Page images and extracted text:
──────
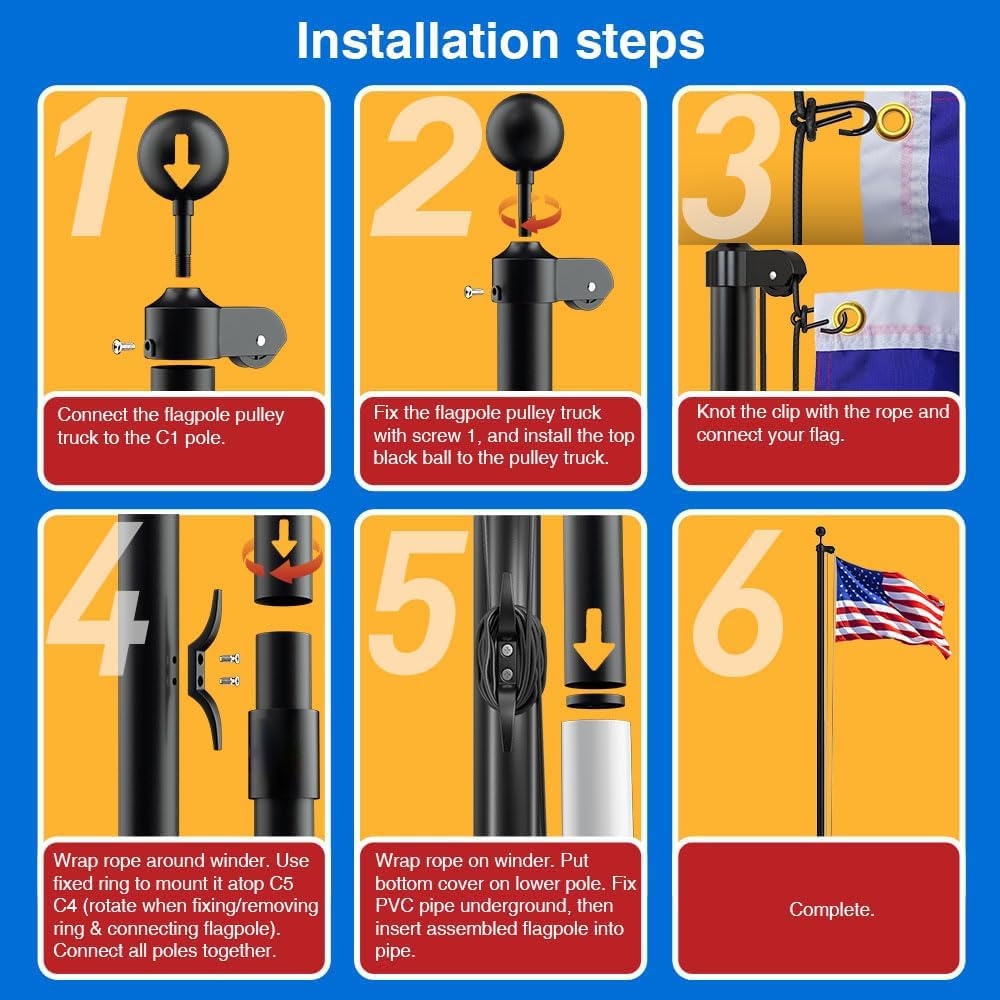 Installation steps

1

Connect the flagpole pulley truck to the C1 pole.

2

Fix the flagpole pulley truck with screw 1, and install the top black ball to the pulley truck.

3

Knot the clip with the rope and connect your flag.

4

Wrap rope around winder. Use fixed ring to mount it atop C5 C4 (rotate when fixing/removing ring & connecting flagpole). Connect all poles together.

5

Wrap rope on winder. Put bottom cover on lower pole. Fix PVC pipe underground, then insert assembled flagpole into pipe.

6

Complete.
──────
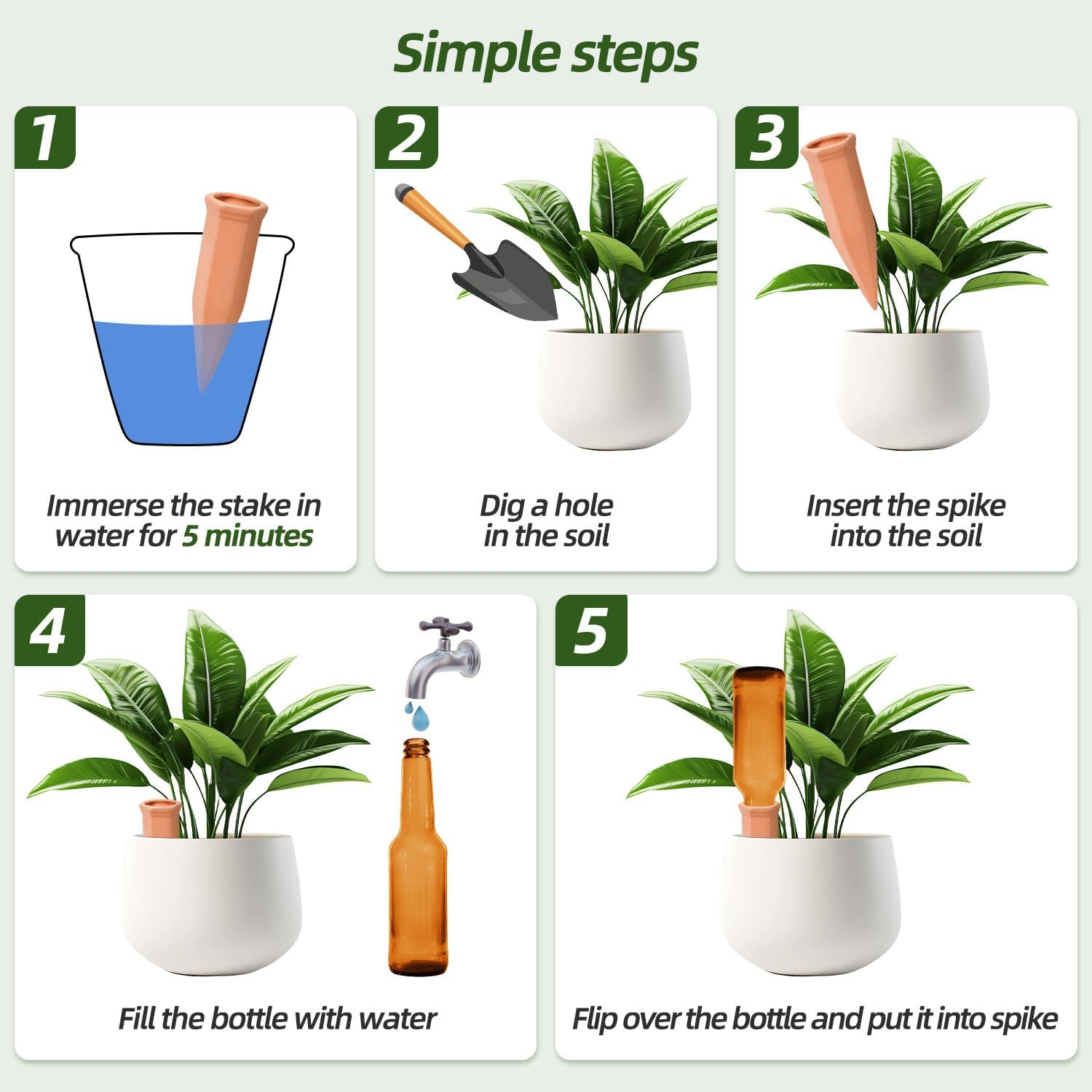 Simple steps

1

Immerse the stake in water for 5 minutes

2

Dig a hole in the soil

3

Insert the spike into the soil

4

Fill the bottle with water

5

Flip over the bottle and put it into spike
──────
Return, in full, every line of these entries that holds "rope".

Knot the clip with the rope and connect your flag.
Wrap rope around winder. Use fixed ring to mount it atop C5 C4 (rotate when fixing/removing ring & connecting flagpole). Connect all poles together.
Wrap rope on winder. Put bottom cover on lower pole. Fix PVC pipe underground, then insert assembled flagpole into pipe.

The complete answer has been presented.